Texto extraído
_ _ _ _
Por causa disso, Francisco
sempre leva na bagagem discursos que condenam essas contradições. Quando
visitou o Congresso dos Estados Unidos, em 2015, fez questão de tratar de um
dos temas mais urgentes da atualidade : a crise dos refugiados.
‘Essa realidade nos coloca
diante de grandes desafios e muitas duras decisões. Também neste continente,
milhares de pessoas são levadas a viajar ao norte em busca de melhores
oportunidades. Não é isso que queremos para os nossos filhos? Não devemos nos
assustar com o seu número, mas vê-las como pessoas, olhando para seus rostos e
escutando suas histórias, tentando responder da melhor forma possível a essas
situações. Responder de uma maneira sempre humana, justa e fraterna’,
disse.
Naquele dia, ele também se
apresentou como um imigrante filho de imigrantes. E aproveitou a ocasião para
reforçar que construir pontes é a sua missão. Com isso, ele evocara um dos
atributos históricos do próprio papado : o de conciliar, de ‘ligar’, de
ser um pontifex. E quem insiste em tirar do papa a liberdade de
focar em tais questões, certamente não compreendeu qual o papel do Vicarius
Christi – e, em âmbito político, do soberano do Estado do Vaticano
dentro do panorama internacional.
A viagem a Chipre e Grécia, que
acontece de 2 a 6 de dezembro, é mais uma tentativa de chacoalhar as
consciências sobre o drama vivido por quem é forçado a deixar sua terra.
Na Ilha grega de Lesbos, na
Grécia, volta a visitar o maior campo de refugiados da Europa. Em Chipre, por
sua vez, encontra um país que registra um aumento exponencial do número de
migrantes. O pequeno país, que fica localizado na parte oriental do mar
mediterrâneo, é visto pelos refugiados como a rota de passagem para se chegar a
outros países europeus. Mas quando chegam lá, acabam se deparando com um lugar
do qual é quase impossível sair. Ao norte, o território é controlado pela
Turquia; ao sul, está sob a jurisdição da República de Chipre, o único lado
reconhecido pela Organização das Nações Unidas, e que faz parte da União
Europeia.
Há situações muito concretas
que fazem Francisco insistir no tema da imigração : Belarus, Líbia e Oriente
Médio. E suas viagens a Chipre (em curso), Líbano e Congo – essas duas últimas,
previstas para acontecerem no ano que vem – são uma prova de que ele vai
continuar tratando do assunto por um bom tempo.
_ _ _ _
Dados fornecidos
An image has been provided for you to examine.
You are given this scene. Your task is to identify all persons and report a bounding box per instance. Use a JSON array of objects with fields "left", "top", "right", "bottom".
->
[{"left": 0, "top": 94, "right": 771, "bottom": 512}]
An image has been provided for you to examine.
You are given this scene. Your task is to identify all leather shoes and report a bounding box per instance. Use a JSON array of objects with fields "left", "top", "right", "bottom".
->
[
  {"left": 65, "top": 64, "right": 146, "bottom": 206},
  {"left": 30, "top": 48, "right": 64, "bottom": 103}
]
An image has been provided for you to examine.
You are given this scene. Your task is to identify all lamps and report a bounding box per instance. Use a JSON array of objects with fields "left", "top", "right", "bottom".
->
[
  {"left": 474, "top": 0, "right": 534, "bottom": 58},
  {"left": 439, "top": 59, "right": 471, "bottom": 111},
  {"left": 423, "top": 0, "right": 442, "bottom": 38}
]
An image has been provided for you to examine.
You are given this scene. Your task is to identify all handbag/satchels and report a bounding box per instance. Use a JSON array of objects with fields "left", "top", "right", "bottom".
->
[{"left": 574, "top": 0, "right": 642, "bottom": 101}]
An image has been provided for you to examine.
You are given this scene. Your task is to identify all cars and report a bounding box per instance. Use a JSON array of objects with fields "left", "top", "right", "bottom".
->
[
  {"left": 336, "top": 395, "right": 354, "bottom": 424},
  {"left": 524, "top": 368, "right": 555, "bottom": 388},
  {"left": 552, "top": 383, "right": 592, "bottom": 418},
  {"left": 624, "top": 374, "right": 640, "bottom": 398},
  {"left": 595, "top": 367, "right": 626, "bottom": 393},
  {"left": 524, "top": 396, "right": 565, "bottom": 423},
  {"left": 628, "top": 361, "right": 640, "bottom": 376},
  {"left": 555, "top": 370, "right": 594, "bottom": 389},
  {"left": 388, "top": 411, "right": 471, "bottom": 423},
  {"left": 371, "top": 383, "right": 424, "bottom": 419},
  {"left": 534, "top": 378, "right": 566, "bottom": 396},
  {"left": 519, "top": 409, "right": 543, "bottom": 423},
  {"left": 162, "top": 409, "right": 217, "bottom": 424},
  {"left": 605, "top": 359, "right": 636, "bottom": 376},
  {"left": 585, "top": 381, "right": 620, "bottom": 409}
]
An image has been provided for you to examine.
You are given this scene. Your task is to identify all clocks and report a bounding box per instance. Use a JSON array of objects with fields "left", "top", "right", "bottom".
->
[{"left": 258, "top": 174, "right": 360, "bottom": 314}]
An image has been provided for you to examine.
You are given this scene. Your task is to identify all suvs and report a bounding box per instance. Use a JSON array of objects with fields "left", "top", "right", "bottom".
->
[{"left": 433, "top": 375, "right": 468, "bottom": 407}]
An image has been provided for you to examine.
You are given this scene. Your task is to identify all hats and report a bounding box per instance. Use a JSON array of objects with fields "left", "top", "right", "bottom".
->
_ _ _ _
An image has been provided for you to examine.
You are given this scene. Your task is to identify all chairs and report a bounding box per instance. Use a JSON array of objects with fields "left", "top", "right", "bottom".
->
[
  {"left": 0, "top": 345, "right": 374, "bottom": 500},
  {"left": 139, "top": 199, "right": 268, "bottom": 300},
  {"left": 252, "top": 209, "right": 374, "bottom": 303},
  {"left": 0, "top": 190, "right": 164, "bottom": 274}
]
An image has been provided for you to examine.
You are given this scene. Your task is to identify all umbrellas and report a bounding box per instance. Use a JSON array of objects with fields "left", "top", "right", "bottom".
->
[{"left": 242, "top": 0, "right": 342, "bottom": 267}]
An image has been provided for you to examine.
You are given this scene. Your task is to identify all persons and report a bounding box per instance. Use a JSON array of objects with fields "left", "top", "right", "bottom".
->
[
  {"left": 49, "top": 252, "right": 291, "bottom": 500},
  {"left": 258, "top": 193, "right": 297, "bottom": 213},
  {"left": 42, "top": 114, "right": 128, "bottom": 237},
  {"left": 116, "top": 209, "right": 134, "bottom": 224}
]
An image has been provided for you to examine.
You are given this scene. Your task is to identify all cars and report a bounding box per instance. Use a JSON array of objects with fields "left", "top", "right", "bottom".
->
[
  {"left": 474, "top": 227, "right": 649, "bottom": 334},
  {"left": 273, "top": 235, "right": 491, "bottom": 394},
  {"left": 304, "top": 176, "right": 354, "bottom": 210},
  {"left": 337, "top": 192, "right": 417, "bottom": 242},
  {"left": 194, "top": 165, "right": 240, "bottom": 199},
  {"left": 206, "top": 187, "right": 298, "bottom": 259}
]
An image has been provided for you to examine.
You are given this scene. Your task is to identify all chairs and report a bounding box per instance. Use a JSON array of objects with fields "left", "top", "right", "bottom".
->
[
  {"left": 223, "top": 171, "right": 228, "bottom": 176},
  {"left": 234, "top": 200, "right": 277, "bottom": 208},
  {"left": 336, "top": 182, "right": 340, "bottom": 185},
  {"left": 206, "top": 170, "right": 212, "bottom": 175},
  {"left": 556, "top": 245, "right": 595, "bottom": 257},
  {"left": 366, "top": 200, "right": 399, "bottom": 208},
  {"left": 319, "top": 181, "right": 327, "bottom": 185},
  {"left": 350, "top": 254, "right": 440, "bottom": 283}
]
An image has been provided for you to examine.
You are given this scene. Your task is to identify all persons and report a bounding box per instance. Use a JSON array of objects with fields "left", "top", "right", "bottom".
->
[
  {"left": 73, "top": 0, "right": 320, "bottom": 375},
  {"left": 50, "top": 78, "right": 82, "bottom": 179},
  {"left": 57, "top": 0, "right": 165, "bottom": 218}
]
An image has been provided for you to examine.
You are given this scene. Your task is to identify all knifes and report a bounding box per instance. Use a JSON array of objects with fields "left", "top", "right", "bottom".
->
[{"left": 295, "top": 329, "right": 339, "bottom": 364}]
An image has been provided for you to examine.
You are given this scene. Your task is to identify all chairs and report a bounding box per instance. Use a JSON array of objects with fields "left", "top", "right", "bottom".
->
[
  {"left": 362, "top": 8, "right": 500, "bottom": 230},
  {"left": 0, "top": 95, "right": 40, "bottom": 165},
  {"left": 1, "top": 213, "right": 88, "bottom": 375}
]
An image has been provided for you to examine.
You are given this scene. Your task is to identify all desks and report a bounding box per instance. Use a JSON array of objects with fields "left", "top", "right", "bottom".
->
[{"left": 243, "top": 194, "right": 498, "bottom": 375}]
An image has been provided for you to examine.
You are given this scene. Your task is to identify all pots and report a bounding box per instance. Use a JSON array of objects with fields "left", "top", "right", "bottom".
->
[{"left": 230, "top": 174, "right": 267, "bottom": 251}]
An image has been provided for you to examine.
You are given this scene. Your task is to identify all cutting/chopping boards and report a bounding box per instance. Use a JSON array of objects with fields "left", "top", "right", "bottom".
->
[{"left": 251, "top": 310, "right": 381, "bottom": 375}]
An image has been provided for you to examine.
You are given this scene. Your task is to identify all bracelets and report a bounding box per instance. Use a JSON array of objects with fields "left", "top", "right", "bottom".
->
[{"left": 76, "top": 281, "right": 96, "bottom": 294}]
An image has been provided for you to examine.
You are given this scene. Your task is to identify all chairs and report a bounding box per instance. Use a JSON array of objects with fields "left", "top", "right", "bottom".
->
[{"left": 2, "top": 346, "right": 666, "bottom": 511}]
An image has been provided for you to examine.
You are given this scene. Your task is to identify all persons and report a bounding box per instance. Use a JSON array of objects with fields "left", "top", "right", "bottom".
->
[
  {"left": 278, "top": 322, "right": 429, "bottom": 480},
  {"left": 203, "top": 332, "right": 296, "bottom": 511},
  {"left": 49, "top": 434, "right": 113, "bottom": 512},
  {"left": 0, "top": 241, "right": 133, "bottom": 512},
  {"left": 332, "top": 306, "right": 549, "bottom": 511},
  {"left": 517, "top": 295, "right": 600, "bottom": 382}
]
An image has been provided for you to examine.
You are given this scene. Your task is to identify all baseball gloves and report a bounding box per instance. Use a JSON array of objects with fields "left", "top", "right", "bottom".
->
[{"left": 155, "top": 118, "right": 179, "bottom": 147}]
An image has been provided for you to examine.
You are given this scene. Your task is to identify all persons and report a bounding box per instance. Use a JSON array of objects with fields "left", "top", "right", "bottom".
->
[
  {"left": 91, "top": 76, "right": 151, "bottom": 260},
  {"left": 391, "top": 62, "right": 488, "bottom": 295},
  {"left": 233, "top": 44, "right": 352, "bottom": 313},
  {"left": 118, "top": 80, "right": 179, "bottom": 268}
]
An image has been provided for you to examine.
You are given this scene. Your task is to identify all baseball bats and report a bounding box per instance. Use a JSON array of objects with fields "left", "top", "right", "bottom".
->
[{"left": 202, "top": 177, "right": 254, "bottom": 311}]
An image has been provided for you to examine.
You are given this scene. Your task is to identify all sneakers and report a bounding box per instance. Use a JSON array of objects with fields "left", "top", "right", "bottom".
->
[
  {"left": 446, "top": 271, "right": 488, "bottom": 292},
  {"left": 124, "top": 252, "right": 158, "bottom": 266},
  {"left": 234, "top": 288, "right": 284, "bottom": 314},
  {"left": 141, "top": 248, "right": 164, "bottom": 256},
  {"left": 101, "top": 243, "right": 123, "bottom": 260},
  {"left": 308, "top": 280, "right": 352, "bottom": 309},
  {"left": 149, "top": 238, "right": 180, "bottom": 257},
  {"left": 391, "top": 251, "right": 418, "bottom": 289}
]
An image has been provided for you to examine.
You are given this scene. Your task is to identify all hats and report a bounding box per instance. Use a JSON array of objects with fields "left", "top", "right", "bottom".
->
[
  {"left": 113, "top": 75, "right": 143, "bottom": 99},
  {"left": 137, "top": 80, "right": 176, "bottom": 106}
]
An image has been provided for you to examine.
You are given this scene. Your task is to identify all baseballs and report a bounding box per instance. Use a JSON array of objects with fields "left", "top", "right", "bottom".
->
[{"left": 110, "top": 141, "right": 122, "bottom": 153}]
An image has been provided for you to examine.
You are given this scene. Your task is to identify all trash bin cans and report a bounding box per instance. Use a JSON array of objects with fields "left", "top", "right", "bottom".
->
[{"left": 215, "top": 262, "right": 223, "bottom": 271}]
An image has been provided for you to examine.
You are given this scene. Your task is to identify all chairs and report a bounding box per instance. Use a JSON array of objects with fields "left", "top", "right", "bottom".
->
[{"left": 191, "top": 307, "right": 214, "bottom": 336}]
_ _ _ _
Objetivo
Copie, do texto extraído sobre o papa Francisco e a crise dos refugiados, o segmento que começa em "Naquele dia, ele" e vai até "deixar sua terra.", inclusive.

Resposta do exercício
Naquele dia, ele também se
apresentou como um imigrante filho de imigrantes. E aproveitou a ocasião para
reforçar que construir pontes é a sua missão. Com isso, ele evocara um dos
atributos históricos do próprio papado : o de conciliar, de ‘ligar’, de
ser um pontifex. E quem insiste em tirar do papa a liberdade de
focar em tais questões, certamente não compreendeu qual o papel do Vicarius
Christi – e, em âmbito político, do soberano do Estado do Vaticano
dentro do panorama internacional.
A viagem a Chipre e Grécia, que
acontece de 2 a 6 de dezembro, é mais uma tentativa de chacoalhar as
consciências sobre o drama vivido por quem é forçado a deixar sua terra.